BEGIN Records to use

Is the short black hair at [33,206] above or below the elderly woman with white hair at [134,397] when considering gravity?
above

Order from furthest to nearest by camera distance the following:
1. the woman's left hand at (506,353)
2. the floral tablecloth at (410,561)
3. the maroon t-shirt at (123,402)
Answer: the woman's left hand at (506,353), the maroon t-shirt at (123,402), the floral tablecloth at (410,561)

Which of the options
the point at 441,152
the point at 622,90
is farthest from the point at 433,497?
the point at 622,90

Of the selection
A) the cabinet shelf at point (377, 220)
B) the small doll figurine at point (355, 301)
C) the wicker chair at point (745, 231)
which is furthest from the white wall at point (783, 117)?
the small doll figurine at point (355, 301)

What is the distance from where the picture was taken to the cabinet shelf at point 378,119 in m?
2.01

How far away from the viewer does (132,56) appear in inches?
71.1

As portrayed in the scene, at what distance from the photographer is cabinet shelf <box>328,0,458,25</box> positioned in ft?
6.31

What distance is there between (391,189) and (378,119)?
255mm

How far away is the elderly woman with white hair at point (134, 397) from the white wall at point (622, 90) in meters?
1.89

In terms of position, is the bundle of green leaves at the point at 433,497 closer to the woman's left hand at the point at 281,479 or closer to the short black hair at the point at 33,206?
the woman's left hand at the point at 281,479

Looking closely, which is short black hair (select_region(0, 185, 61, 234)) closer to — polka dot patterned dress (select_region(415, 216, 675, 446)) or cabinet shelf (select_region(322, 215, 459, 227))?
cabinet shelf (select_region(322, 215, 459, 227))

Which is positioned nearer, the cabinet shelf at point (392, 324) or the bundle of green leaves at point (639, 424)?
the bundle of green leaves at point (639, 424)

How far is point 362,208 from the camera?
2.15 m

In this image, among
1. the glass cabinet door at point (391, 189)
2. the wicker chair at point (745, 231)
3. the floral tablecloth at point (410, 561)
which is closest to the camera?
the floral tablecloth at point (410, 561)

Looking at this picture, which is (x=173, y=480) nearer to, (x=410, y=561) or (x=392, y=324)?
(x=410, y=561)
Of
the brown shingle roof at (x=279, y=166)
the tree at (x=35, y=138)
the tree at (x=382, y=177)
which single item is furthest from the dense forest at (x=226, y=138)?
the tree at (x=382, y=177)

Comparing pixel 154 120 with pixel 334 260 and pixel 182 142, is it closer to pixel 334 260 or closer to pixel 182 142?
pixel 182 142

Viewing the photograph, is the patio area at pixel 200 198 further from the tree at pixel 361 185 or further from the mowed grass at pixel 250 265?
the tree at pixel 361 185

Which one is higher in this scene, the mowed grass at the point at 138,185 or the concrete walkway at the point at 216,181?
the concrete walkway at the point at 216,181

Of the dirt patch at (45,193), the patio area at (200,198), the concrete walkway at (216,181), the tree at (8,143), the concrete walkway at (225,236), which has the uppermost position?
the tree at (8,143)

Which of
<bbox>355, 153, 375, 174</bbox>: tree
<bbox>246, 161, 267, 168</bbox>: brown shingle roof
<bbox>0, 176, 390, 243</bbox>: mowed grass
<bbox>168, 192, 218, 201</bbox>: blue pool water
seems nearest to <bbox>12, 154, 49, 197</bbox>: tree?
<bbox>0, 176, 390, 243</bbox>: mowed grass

END Records to use

Turn all of the data above into a JSON array of strings, one string per line, with blank lines omitted.

[
  "Is the short black hair at [33,206] above or below the elderly woman with white hair at [134,397] when considering gravity?",
  "above",
  "Order from furthest to nearest by camera distance the following:",
  "1. the woman's left hand at (506,353)",
  "2. the floral tablecloth at (410,561)",
  "3. the maroon t-shirt at (123,402)",
  "Answer: the woman's left hand at (506,353), the maroon t-shirt at (123,402), the floral tablecloth at (410,561)",
  "Which of the options",
  "the point at 441,152",
  "the point at 622,90",
  "is farthest from the point at 433,497?",
  "the point at 622,90",
  "Of the selection",
  "A) the cabinet shelf at point (377, 220)",
  "B) the small doll figurine at point (355, 301)",
  "C) the wicker chair at point (745, 231)",
  "which is furthest from the white wall at point (783, 117)?",
  "the small doll figurine at point (355, 301)",
  "What is the distance from where the picture was taken to the cabinet shelf at point 378,119 in m?",
  "2.01",
  "How far away from the viewer does (132,56) appear in inches?",
  "71.1",
  "As portrayed in the scene, at what distance from the photographer is cabinet shelf <box>328,0,458,25</box> positioned in ft?",
  "6.31",
  "What distance is there between (391,189) and (378,119)?",
  "255mm",
  "How far away is the elderly woman with white hair at point (134, 397) from the white wall at point (622, 90) in meters?",
  "1.89",
  "In terms of position, is the bundle of green leaves at the point at 433,497 closer to the woman's left hand at the point at 281,479 or closer to the short black hair at the point at 33,206?",
  "the woman's left hand at the point at 281,479",
  "Looking closely, which is short black hair (select_region(0, 185, 61, 234)) closer to — polka dot patterned dress (select_region(415, 216, 675, 446)) or cabinet shelf (select_region(322, 215, 459, 227))?",
  "cabinet shelf (select_region(322, 215, 459, 227))",
  "Which is positioned nearer, the cabinet shelf at point (392, 324) or the bundle of green leaves at point (639, 424)?",
  "the bundle of green leaves at point (639, 424)",
  "How far is point 362,208 from the camera?",
  "2.15 m",
  "In this image, among",
  "1. the glass cabinet door at point (391, 189)",
  "2. the wicker chair at point (745, 231)",
  "3. the floral tablecloth at point (410, 561)",
  "which is closest to the camera?",
  "the floral tablecloth at point (410, 561)",
  "Looking at this picture, which is (x=173, y=480) nearer to, (x=410, y=561) or (x=392, y=324)?",
  "(x=410, y=561)",
  "Of",
  "the brown shingle roof at (x=279, y=166)",
  "the tree at (x=35, y=138)",
  "the tree at (x=382, y=177)",
  "which single item is furthest from the dense forest at (x=226, y=138)?",
  "the tree at (x=382, y=177)",
  "Comparing pixel 154 120 with pixel 334 260 and pixel 182 142, is it closer to pixel 334 260 or closer to pixel 182 142?",
  "pixel 182 142",
  "Viewing the photograph, is the patio area at pixel 200 198 further from the tree at pixel 361 185 or further from the mowed grass at pixel 250 265?",
  "the tree at pixel 361 185",
  "Which one is higher in this scene, the mowed grass at the point at 138,185 or the concrete walkway at the point at 216,181?",
  "the concrete walkway at the point at 216,181",
  "Of the dirt patch at (45,193), the patio area at (200,198), the concrete walkway at (216,181), the tree at (8,143), the concrete walkway at (225,236), which has the uppermost position?",
  "the tree at (8,143)",
  "Which of",
  "<bbox>355, 153, 375, 174</bbox>: tree",
  "<bbox>246, 161, 267, 168</bbox>: brown shingle roof",
  "<bbox>0, 176, 390, 243</bbox>: mowed grass",
  "<bbox>168, 192, 218, 201</bbox>: blue pool water",
  "seems nearest to <bbox>12, 154, 49, 197</bbox>: tree?",
  "<bbox>0, 176, 390, 243</bbox>: mowed grass"
]